Based on the averages shown, it appears that drivers who use an iPhone device to interact with the application have a higher number of drives on average. However, this difference might arise from random sampling, rather than being a true difference in the number of drives. To assess whether the difference is statistically significant, we can conduct a hypothesis test.


### **Task 3. Hypothesis testing**

Our goal is to conduct a two-sample t-test. Recall the steps for conducting a hypothesis test:


1.   State the null hypothesis and the alternative hypothesis
2.   Choose a signficance level
3.   Find the p-value
4.   Reject or fail to reject the null hypothesis

**Note:** This is a t-test for two independent samples. This is the appropriate test since the two groups are independent (Android users vs. iPhone users).

**Question:** What are your hypotheses for this data project?

==> Null Hypothesis: The difference between the means of the two groups (Android users vs. iPhone users) is due to chance.
and Alternative Hypothesis: The difference between the means of the two groups is statistically significant, indicating that it is unlikely to have occurred by chance.

Next, choose 5% as the significance level and proceed with a two-sample t-test.

1. Isolate the `drives` column for iPhone users.
2. Isolate the `drives` column for Android users.
3. Perform the t-test

In [11]:
# 1. Isolate the `drives` column for iPhone users.
### YOUR CODE HERE ###
iphone_drives=iphone_df['drives']
#print(iphone_drives)
# 2. Isolate the `drives` column for Android users.
### YOUR CODE HERE ###
android_drives=android_df['drives']
#print(android_drives)
# 3. Perform the t-test
### YOUR CODE HERE ###
stats.ttest_ind(a=iphone_df['drives'], b=android_df['drives'], equal_var=False)

Ttest_indResult(statistic=1.4635232068852353, pvalue=0.1433519726802059)

**Question:** Based on the p-value you got above, do you reject or fail to reject the null hypothesis?

==> we have pvalue=0.1433519726802059 which is 14.3%>5% , then we will fail to reject the null hypothesis. in other world the difference between means is due to chance.

## **PACE: Execute**


### **Task 4. Communicate insights with stakeholders**

Now that we've completed our hypothesis test, the next step is to share our findings with the Waze leadership team.
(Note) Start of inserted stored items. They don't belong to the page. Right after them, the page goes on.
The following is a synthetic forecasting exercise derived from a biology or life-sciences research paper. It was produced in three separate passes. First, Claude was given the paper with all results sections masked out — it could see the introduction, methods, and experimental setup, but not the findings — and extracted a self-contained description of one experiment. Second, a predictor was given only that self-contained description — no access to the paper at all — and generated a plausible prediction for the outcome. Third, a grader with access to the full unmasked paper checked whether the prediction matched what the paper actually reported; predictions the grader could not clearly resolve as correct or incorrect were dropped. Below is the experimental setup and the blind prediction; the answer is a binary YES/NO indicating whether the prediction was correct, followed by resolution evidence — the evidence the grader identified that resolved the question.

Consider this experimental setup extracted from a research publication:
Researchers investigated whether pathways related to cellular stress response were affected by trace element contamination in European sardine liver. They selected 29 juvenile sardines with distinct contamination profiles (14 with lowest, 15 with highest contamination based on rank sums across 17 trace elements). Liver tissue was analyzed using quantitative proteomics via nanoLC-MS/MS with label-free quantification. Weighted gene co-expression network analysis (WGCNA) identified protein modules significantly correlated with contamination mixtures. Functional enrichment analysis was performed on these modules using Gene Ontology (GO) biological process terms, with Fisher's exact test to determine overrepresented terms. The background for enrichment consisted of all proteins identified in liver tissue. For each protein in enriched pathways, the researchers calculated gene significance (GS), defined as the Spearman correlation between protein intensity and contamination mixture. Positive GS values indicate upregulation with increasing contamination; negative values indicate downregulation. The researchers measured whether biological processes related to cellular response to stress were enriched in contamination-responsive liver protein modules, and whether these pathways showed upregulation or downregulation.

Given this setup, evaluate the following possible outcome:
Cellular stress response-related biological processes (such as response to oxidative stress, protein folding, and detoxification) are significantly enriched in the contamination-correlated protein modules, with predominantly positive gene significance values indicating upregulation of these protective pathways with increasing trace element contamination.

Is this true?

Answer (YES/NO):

Consider the following question as we prepare to write your executive summary:

* What business insight(s) can you draw from the result of your hypothesis test?

==> The p-value (14.3%) is greater than the commonly used significance level of 5%, meaning we fail to reject the null hypothesis. This suggests that there is no statistically significant difference in the mean number of rides between Android and iPhone users. Therefore, platform type (Android vs. iPhone) does not appear to influence ride activity significantly.